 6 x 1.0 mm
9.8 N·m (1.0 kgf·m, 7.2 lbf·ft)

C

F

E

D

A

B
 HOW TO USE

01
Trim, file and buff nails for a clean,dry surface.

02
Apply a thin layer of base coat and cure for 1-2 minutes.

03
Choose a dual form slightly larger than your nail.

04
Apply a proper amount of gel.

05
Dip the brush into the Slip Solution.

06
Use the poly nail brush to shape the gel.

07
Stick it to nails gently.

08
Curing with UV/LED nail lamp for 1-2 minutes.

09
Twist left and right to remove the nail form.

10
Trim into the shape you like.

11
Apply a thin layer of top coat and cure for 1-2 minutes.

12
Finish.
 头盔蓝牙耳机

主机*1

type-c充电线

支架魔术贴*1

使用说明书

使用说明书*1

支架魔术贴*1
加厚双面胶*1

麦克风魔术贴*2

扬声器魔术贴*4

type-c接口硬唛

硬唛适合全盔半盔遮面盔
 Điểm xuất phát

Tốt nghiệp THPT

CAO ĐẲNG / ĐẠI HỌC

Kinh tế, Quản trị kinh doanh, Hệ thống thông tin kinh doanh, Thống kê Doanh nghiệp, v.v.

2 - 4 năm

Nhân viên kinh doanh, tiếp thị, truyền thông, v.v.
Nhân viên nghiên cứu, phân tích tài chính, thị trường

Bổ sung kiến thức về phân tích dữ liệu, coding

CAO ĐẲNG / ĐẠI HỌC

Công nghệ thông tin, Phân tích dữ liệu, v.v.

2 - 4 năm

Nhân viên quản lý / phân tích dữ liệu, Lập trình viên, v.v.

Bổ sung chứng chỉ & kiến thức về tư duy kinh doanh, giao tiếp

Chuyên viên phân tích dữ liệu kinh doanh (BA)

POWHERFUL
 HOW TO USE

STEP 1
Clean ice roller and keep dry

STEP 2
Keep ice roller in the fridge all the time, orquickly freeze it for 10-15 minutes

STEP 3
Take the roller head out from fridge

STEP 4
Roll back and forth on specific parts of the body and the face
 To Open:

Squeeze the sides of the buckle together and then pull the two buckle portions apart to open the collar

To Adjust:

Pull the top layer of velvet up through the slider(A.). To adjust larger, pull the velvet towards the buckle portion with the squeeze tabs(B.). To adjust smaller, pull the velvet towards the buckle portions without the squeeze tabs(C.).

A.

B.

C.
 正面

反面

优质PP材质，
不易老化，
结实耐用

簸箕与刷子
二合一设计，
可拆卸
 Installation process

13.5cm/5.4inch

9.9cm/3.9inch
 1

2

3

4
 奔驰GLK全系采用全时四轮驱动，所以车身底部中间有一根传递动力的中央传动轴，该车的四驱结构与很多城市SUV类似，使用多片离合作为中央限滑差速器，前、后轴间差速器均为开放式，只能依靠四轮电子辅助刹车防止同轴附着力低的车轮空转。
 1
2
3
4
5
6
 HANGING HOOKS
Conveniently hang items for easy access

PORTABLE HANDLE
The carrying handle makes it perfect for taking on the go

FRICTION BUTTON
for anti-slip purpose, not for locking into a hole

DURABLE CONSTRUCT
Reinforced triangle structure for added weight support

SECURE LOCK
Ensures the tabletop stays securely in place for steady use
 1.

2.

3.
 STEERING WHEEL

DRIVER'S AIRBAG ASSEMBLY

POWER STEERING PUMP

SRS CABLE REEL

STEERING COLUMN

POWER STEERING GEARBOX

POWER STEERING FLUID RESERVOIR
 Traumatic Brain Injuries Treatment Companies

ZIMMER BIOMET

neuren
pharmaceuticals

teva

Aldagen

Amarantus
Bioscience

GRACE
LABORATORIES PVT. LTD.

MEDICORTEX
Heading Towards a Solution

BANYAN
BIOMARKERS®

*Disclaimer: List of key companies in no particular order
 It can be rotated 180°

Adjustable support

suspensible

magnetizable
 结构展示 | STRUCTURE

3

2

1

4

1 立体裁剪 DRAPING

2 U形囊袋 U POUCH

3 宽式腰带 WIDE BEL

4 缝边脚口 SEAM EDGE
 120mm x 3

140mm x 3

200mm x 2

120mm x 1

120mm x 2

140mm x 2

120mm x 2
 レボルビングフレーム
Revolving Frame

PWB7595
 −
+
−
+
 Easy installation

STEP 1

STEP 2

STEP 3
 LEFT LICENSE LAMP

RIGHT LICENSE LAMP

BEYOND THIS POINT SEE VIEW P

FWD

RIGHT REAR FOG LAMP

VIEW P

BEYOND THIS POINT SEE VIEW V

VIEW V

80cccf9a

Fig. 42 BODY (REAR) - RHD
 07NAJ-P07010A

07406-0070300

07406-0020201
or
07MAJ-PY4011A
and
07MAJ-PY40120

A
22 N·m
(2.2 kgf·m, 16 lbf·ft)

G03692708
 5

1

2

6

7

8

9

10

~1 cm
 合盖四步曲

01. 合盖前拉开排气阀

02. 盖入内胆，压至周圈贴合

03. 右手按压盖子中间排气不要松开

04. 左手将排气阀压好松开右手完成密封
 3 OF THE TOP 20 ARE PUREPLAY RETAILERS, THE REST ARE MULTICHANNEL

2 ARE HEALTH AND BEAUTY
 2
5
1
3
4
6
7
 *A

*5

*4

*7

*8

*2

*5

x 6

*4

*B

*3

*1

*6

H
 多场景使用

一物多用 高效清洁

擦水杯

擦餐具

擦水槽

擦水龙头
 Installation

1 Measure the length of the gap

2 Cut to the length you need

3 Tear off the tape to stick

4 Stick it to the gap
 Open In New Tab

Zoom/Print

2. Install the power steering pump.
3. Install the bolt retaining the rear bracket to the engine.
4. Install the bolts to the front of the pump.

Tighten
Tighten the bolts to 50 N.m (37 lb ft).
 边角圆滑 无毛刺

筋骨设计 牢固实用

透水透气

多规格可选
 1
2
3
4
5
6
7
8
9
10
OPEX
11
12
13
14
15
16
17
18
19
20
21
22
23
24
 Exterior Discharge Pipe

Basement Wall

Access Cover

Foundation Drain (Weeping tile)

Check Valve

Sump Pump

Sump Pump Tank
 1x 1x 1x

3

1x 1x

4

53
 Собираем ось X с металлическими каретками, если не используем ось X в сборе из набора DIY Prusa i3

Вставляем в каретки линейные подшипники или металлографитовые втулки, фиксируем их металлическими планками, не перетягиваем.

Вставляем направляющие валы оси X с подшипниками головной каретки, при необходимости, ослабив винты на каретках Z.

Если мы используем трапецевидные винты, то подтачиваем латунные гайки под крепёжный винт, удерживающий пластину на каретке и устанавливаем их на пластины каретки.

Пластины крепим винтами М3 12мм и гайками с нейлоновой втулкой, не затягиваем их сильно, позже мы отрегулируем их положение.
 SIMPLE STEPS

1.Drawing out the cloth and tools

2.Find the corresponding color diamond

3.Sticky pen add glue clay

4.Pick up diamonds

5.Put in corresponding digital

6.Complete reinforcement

Task description — Reprint exactly, and only, the lines running from the one containing "Check Valve" through the last line of the listing above.

Written answer —
Check Valve

Sump Pump

Sump Pump Tank
 1x 1x 1x

3

1x 1x

4

53
 Собираем ось X с металлическими каретками, если не используем ось X в сборе из набора DIY Prusa i3

Вставляем в каретки линейные подшипники или металлографитовые втулки, фиксируем их металлическими планками, не перетягиваем.

Вставляем направляющие валы оси X с подшипниками головной каретки, при необходимости, ослабив винты на каретках Z.

Если мы используем трапецевидные винты, то подтачиваем латунные гайки под крепёжный винт, удерживающий пластину на каретке и устанавливаем их на пластины каретки.

Пластины крепим винтами М3 12мм и гайками с нейлоновой втулкой, не затягиваем их сильно, позже мы отрегулируем их положение.
 SIMPLE STEPS

1.Drawing out the cloth and tools

2.Find the corresponding color diamond

3.Sticky pen add glue clay

4.Pick up diamonds

5.Put in corresponding digital

6.Complete reinforcement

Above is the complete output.